- Written request A -
In the passage on England's computing curriculum, substitute "professional development" for "teacher training" and write out the text between "With no additional" and "offline, ‘unplugged’ computing lessons).", inclusive.
- Written request B -
List each kind of data the passage on England's computing curriculum says was collected for the study.
>> begin Selection
How does industry’s participation in the creation of education policy impact upon what happens in the classroom? My recent ethnographic case study (Larke, 2019), of how England’s national curriculum computing standards are being taught in four state primary school classrooms, demonstrates the importance of keeping the needs, beliefs and values of teachers and students at the centre of policy development.

The subject of computing was added to England’s national curriculum in 2014, with great fanfare from industry and government officials alike. Replacing the former ICT curriculum with computing was meant to provide England’s schoolchildren, from five years of age onward, with the skills, knowledge and ways of thinking necessary to participate in an increasingly digitalised world. The hope was that by teaching all children the fundamentals of computer programming, robotics and computational thinking, England would bring up a new generation ready to compete globally as computer scientists, tech entrepreneurs, and digital citizens.

The Department for Education (DfE) invited a wide selection of tech companies, professional organisations, and learned societies to take part in a series of drafting sessions in order to develop the new computing curriculum. While a handful of school teachers were involved in the creation of early drafts, the final drafting of the curriculum was handed over to British professional bodies for computer science and engineering, resulting in a curriculum very different from the one that teachers and academics had recommended.

With no additional funds provided by the DfE for teacher training or the purchase of technological resources, schools were left to interpret a hastily put-together, thin outline of subject content on their own. The computing programme of study assumes a certain level of background knowledge in computing, a competence and confidence in teaching computer science fundamentals, and the physical resources necessary to teach computing (or, alternatively, the time and know-how necessary to produce offline, ‘unplugged’ computing lessons).

However, research evidence suggests that teachers in the UK feel they are, in fact, ‘lacking sufficient theoretical and technical knowledge of computing’ (Royal Society, 2017, p. 54). Furthermore, not all teachers are enamoured with an economically motivated approach to education reform. These clashes in beliefs and values have resulted in a policy that exists on paper but, in many schools, not in practice. Utilising data collected across 230 hours of classroom observations, four teacher interviews, student artefact creation (that is, writing and drawings), and 44 student interviews in the south of England, I investigated the policy-in-practice stage (Ball & Bowe, 1992) of the national curriculum computing standards.
>> end Selection
>> begin Data records
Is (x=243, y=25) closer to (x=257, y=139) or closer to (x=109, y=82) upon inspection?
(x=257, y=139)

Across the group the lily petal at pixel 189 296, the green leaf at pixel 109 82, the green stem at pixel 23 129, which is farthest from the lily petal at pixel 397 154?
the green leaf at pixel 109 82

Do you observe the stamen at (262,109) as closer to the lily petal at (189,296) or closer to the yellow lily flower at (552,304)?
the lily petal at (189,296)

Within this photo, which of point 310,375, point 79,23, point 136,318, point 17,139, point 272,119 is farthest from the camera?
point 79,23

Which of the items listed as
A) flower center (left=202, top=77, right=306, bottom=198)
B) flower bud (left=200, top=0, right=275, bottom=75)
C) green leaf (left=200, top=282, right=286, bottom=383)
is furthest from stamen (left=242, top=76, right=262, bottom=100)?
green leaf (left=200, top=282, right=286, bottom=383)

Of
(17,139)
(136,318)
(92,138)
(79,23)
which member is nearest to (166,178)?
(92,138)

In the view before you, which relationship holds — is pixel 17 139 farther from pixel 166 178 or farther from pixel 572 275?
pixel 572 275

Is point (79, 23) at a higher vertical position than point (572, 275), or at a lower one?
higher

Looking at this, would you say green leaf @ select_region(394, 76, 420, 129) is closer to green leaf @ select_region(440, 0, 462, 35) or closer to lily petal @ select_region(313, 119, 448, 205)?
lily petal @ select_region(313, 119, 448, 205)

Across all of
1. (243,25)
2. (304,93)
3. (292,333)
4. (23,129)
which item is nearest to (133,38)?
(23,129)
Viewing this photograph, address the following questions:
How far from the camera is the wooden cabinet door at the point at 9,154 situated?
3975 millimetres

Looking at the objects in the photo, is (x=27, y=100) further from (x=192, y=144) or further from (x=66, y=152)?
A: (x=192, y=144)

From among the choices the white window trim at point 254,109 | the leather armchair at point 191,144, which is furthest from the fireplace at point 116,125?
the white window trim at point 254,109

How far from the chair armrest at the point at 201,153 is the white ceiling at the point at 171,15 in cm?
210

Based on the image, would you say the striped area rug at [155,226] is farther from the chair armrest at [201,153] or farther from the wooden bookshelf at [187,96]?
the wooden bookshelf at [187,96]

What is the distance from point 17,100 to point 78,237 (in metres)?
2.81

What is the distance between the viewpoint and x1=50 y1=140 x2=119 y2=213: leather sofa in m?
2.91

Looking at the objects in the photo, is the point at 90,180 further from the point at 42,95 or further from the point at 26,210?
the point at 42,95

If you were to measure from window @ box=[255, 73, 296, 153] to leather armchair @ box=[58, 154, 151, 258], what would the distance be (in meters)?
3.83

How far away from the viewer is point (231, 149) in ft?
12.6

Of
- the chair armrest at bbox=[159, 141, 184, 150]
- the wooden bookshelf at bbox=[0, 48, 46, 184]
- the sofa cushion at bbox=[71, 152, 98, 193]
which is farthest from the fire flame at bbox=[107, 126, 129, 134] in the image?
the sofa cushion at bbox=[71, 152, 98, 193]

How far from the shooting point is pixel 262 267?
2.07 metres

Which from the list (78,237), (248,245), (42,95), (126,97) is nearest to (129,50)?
>> end Data records
- Final result A -
With no additional funds provided by the DfE for professional development or the purchase of technological resources, schools were left to interpret a hastily put-together, thin outline of subject content on their own. The computing programme of study assumes a certain level of background knowledge in computing, a competence and confidence in teaching computer science fundamentals, and the physical resources necessary to teach computing (or, alternatively, the time and know-how necessary to produce offline, ‘unplugged’ computing lessons).

- Final result B -
- Classroom observations (230 hours)
- Teacher interviews (four)
- Student artefact creation (writing and drawings)
- Student interviews (44)